### Exercise
Copy each of the following records word for word, keeping every line unchanged.

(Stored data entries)
* * *

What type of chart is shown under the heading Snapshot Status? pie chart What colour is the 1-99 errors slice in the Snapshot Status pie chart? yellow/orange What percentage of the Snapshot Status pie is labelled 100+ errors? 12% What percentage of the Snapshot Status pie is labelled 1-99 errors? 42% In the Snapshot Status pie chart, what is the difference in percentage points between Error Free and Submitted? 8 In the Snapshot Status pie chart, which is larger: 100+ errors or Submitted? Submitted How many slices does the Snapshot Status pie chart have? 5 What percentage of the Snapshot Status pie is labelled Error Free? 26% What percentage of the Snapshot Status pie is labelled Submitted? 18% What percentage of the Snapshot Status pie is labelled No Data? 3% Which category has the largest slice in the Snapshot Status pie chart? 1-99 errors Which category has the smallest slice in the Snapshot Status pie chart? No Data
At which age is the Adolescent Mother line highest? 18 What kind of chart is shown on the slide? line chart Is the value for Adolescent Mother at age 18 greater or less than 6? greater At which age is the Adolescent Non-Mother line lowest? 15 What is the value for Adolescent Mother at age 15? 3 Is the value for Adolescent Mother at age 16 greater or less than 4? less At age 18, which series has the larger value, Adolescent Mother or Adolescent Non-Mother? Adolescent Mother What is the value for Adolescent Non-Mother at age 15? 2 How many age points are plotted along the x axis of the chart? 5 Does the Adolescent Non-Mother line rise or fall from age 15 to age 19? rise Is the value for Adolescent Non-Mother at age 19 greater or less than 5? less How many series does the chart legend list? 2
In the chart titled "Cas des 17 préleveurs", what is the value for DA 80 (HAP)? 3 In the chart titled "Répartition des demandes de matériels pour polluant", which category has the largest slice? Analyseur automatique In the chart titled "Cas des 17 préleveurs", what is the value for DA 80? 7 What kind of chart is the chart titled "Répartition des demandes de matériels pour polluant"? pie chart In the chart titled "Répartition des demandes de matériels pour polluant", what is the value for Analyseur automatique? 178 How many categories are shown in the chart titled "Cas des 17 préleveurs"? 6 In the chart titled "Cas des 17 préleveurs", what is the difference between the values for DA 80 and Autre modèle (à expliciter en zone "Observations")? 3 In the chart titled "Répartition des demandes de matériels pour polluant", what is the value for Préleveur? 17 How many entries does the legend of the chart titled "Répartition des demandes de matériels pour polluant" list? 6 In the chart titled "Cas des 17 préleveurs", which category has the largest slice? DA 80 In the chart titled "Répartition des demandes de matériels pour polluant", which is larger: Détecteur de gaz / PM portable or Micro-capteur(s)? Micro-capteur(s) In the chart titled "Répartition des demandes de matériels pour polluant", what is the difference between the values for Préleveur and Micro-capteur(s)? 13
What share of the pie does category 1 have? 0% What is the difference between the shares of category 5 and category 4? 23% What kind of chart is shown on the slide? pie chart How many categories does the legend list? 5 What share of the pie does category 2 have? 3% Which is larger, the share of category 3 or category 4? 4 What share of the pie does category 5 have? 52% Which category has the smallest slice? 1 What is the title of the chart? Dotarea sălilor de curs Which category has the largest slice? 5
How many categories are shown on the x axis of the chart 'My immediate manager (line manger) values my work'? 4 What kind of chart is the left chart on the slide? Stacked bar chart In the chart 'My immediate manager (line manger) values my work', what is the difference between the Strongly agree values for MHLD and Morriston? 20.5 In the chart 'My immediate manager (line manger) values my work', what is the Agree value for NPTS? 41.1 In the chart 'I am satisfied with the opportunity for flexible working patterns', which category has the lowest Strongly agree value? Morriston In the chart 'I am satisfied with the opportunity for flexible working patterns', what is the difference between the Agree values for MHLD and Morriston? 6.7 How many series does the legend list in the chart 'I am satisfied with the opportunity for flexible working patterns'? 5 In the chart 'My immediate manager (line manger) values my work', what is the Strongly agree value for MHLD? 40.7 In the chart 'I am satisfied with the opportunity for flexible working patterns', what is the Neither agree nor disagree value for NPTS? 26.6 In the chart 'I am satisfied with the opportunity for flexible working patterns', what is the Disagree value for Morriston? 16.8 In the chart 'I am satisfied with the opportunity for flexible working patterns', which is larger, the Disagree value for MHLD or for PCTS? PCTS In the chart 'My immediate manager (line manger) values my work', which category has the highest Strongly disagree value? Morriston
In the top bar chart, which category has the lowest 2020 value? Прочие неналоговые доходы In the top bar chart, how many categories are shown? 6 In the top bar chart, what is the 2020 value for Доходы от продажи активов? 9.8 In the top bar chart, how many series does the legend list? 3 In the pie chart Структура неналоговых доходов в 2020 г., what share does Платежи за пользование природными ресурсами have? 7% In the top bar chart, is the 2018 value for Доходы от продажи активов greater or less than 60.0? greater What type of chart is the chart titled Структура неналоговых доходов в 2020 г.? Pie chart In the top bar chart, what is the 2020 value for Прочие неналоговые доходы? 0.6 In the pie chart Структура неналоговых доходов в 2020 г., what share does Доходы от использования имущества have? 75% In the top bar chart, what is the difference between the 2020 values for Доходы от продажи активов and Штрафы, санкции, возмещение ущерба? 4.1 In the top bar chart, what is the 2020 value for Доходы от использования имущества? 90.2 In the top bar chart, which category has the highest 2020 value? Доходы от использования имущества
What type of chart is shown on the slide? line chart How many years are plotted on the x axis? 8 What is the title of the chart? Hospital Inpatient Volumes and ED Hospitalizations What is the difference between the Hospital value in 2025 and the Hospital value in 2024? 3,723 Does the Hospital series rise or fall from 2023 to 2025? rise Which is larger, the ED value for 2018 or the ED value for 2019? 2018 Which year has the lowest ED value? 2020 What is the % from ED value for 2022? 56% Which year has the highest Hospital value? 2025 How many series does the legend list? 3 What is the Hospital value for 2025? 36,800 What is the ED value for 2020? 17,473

* * *

### Solution for this exercise
What type of chart is shown under the heading Snapshot Status? pie chart What colour is the 1-99 errors slice in the Snapshot Status pie chart? yellow/orange What percentage of the Snapshot Status pie is labelled 100+ errors? 12% What percentage of the Snapshot Status pie is labelled 1-99 errors? 42% In the Snapshot Status pie chart, what is the difference in percentage points between Error Free and Submitted? 8 In the Snapshot Status pie chart, which is larger: 100+ errors or Submitted? Submitted How many slices does the Snapshot Status pie chart have? 5 What percentage of the Snapshot Status pie is labelled Error Free? 26% What percentage of the Snapshot Status pie is labelled Submitted? 18% What percentage of the Snapshot Status pie is labelled No Data? 3% Which category has the largest slice in the Snapshot Status pie chart? 1-99 errors Which category has the smallest slice in the Snapshot Status pie chart? No Data
At which age is the Adolescent Mother line highest? 18 What kind of chart is shown on the slide? line chart Is the value for Adolescent Mother at age 18 greater or less than 6? greater At which age is the Adolescent Non-Mother line lowest? 15 What is the value for Adolescent Mother at age 15? 3 Is the value for Adolescent Mother at age 16 greater or less than 4? less At age 18, which series has the larger value, Adolescent Mother or Adolescent Non-Mother? Adolescent Mother What is the value for Adolescent Non-Mother at age 15? 2 How many age points are plotted along the x axis of the chart? 5 Does the Adolescent Non-Mother line rise or fall from age 15 to age 19? rise Is the value for Adolescent Non-Mother at age 19 greater or less than 5? less How many series does the chart legend list? 2
In the chart titled "Cas des 17 préleveurs", what is the value for DA 80 (HAP)? 3 In the chart titled "Répartition des demandes de matériels pour polluant", which category has the largest slice? Analyseur automatique In the chart titled "Cas des 17 préleveurs", what is the value for DA 80? 7 What kind of chart is the chart titled "Répartition des demandes de matériels pour polluant"? pie chart In the chart titled "Répartition des demandes de matériels pour polluant", what is the value for Analyseur automatique? 178 How many categories are shown in the chart titled "Cas des 17 préleveurs"? 6 In the chart titled "Cas des 17 préleveurs", what is the difference between the values for DA 80 and Autre modèle (à expliciter en zone "Observations")? 3 In the chart titled "Répartition des demandes de matériels pour polluant", what is the value for Préleveur? 17 How many entries does the legend of the chart titled "Répartition des demandes de matériels pour polluant" list? 6 In the chart titled "Cas des 17 préleveurs", which category has the largest slice? DA 80 In the chart titled "Répartition des demandes de matériels pour polluant", which is larger: Détecteur de gaz / PM portable or Micro-capteur(s)? Micro-capteur(s) In the chart titled "Répartition des demandes de matériels pour polluant", what is the difference between the values for Préleveur and Micro-capteur(s)? 13
What share of the pie does category 1 have? 0% What is the difference between the shares of category 5 and category 4? 23% What kind of chart is shown on the slide? pie chart How many categories does the legend list? 5 What share of the pie does category 2 have? 3% Which is larger, the share of category 3 or category 4? 4 What share of the pie does category 5 have? 52% Which category has the smallest slice? 1 What is the title of the chart? Dotarea sălilor de curs Which category has the largest slice? 5
How many categories are shown on the x axis of the chart 'My immediate manager (line manger) values my work'? 4 What kind of chart is the left chart on the slide? Stacked bar chart In the chart 'My immediate manager (line manger) values my work', what is the difference between the Strongly agree values for MHLD and Morriston? 20.5 In the chart 'My immediate manager (line manger) values my work', what is the Agree value for NPTS? 41.1 In the chart 'I am satisfied with the opportunity for flexible working patterns', which category has the lowest Strongly agree value? Morriston In the chart 'I am satisfied with the opportunity for flexible working patterns', what is the difference between the Agree values for MHLD and Morriston? 6.7 How many series does the legend list in the chart 'I am satisfied with the opportunity for flexible working patterns'? 5 In the chart 'My immediate manager (line manger) values my work', what is the Strongly agree value for MHLD? 40.7 In the chart 'I am satisfied with the opportunity for flexible working patterns', what is the Neither agree nor disagree value for NPTS? 26.6 In the chart 'I am satisfied with the opportunity for flexible working patterns', what is the Disagree value for Morriston? 16.8 In the chart 'I am satisfied with the opportunity for flexible working patterns', which is larger, the Disagree value for MHLD or for PCTS? PCTS In the chart 'My immediate manager (line manger) values my work', which category has the highest Strongly disagree value? Morriston
In the top bar chart, which category has the lowest 2020 value? Прочие неналоговые доходы In the top bar chart, how many categories are shown? 6 In the top bar chart, what is the 2020 value for Доходы от продажи активов? 9.8 In the top bar chart, how many series does the legend list? 3 In the pie chart Структура неналоговых доходов в 2020 г., what share does Платежи за пользование природными ресурсами have? 7% In the top bar chart, is the 2018 value for Доходы от продажи активов greater or less than 60.0? greater What type of chart is the chart titled Структура неналоговых доходов в 2020 г.? Pie chart In the top bar chart, what is the 2020 value for Прочие неналоговые доходы? 0.6 In the pie chart Структура неналоговых доходов в 2020 г., what share does Доходы от использования имущества have? 75% In the top bar chart, what is the difference between the 2020 values for Доходы от продажи активов and Штрафы, санкции, возмещение ущерба? 4.1 In the top bar chart, what is the 2020 value for Доходы от использования имущества? 90.2 In the top bar chart, which category has the highest 2020 value? Доходы от использования имущества
What type of chart is shown on the slide? line chart How many years are plotted on the x axis? 8 What is the title of the chart? Hospital Inpatient Volumes and ED Hospitalizations What is the difference between the Hospital value in 2025 and the Hospital value in 2024? 3,723 Does the Hospital series rise or fall from 2023 to 2025? rise Which is larger, the ED value for 2018 or the ED value for 2019? 2018 Which year has the lowest ED value? 2020 What is the % from ED value for 2022? 56% Which year has the highest Hospital value? 2025 How many series does the legend list? 3 What is the Hospital value for 2025? 36,800 What is the ED value for 2020? 17,473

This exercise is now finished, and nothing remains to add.